I've just had a minor altercation with a FedEx van man on a mission in the narrowest part of beautiful Stream Lane in Hawkhurst, but after ten minutes at home in my own garden, with a gentle wander around the borders and some absent-minded dead-heading, all is forgiven and forgotten. Well, almost. Perhaps a chakra garden to come home to would complete the process.
Theo Gimbel, in his book Healing Colour suggests that whilst working in the garden, one absorbs 'the healing colour energies of nature, which vary with the changing seasons'. He suggests that an hour a day spent in a natural environment is the best tonic you could have. And if you are good at producing ideas but then find it difficult to follow through with them, try getting your hands dirty, do some gardening which in turn will help 'ground' you and connect both your physical and mental being.
There are seven main energy centres of the body which are all connected to the colours of the rainbow. These are all related to one another and are represented as spirals of energy. Should any of these chakras become depleted, the balance of our bodies becomes diminished. And a chakra garden can help to rebalance us with its energy, vitality and by reconnecting us to nature. In simplified form and starting from the bottom, the seven chakras are as follows:
Niall Morton, who is a practitioner of both Reiki and the healing art of Zimbate, has a chakra garden now in its second summer. He finds that the garden gives him a feeling of empowerment and he can stand at any section and feel a connection. He is not a total purist as far as his garden goes and there is no sudden delineation between the chakra colours in his border. He uses plants for their leaf colour as well as for their flowers. His red or Root Chakra includes sanguisorbas with their burr-like florets floating on wiry stems, clematis like C. 'Black Tea' and C. 'Black Prince', knautias, red lilies, and Lysimachia 'Firecracker' for dark foliage. His Sacral Chakra is represented by the oranges in heleniums, Achillea 'Terracotta' and orange lychnis, and so on. He uses pink poppies in his Heart Chakra. He says that the challenge is to get the appropriate colour throughout the growing season and each year he adds to his chakra border to achieve his aim of a continuation of colour.

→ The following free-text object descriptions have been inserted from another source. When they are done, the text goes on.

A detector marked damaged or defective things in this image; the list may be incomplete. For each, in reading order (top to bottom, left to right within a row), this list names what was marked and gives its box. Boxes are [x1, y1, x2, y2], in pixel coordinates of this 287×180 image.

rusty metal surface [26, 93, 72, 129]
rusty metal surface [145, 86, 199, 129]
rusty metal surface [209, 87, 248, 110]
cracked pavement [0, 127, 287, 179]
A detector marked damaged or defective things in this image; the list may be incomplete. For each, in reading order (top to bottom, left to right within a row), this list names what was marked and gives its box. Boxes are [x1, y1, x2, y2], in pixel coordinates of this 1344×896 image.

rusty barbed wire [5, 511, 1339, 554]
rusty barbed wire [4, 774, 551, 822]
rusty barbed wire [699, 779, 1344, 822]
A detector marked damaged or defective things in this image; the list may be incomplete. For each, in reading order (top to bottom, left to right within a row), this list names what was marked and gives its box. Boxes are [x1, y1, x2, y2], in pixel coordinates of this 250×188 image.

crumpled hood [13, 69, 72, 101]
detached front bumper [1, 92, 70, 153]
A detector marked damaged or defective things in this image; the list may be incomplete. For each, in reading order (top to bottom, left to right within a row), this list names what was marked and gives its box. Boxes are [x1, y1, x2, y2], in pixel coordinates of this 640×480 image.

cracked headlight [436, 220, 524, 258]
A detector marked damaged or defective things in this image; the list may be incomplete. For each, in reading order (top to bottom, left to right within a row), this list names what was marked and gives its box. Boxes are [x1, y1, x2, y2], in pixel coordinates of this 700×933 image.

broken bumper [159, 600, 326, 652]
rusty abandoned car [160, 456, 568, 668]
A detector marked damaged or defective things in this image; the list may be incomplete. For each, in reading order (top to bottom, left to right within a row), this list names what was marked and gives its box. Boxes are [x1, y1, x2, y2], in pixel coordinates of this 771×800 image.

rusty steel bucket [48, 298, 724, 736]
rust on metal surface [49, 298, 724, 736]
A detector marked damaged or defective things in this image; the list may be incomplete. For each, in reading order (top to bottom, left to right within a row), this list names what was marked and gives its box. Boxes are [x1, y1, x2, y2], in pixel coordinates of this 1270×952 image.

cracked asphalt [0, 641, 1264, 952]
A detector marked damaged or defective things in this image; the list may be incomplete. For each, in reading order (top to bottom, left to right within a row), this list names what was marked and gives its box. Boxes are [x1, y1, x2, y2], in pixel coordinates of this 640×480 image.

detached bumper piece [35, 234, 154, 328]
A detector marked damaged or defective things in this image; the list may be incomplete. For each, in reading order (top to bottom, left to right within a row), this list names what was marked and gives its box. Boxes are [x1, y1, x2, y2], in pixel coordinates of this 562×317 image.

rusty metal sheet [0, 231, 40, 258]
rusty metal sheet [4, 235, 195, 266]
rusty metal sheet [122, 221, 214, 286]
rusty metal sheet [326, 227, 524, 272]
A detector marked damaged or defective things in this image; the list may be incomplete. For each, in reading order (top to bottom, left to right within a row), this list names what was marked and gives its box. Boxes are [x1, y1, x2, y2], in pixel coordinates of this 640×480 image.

There are so many ways to approach building a chakra garden. Carol Cunes, who has written so evocatively about her garden, Willka T'ika in the Sacred Valley in the Peruvian Andes talks of how she started her garden about fourteen years ago. An ancient lucuma tree drew her to the property and she was inspired whilst sitting under it to start her seven chakra gardens which have evolved over the years. She found that the garden naturally fitted perfectly in place and feels that nature guided her as she went along. She feels too that the ancient beliefs and sense of spirituality and connection to Mother Earth that the Peruvians have and which go back before the time of the Incas, set her on her course. The Peruvians are very much rooted to nature and believe in taking nourishment from the earth and then returning it to its source. In her introduction to her book, Chakra Gardens, Opening the Senses of the Soul, she talks of colours in Nature shaping the way we think and feel and says that the colour vibrations of flowers 'resonate with the energetic frequencies of the chakras'.
I think that the beginnings of such a garden do not need to follow strict rules of layout or design. In the same way that Carol Cunes found inspiration through the lucuma tree, any part of your own garden, whatever size or aspect, can be the beginning of a chakra garden. A particularly sunny spot may start you off with planting the yellows of the Solar Plexus Chakra. The choice of plants is enormous obviously but rather like Niall the heleniums would be one of my choices for the later season, as well as marigolds, the rudbeckias, bright yarrows and perhaps some of the yellow day lilies whose blooms, whilst fleeting, are so beautiful. The chakras are also connected to our five senses of smell, taste, sight, touch and hearing and the Solar Plexus Chakra is connected to sight in particular so lots of bright strong yellow flowers would bring this particular garden to life. Ann Pattihis, an energy practitioner based in Hawkhurst, would plant her chakra garden in pools of colour perhaps following a spiral. She has a garden which flows with energy with a song post leading to a fire pit and then on to water and sound which comes from a planting of Miscanthus zebrinus around a large water-filled urn which is in turn surrounded by a circle of dark slate. She feels that it is important to be able to step into a flow of energy as, when it is blocked, we feel unwell and unable to cope. Introduce sound and movement with grasses, introduce water, choose scented plants wherever possible, and sensory plants for touch. The wonderful garden designed for Thrive by Jo Thomson at the Chelsea Flower Show this year used multi-stemmed Prunus serrula with the most beautiful trunks for touch that you can imagine. Grow plants in your garden that give you a sense of peace and connection to Nature, follow the chakra colours and perhaps you won't worry about the rush and angst of everyday life. And use your chakra garden as a place to relax and get rid of all the junk blocking your energy fields. What a fascinating subject this is.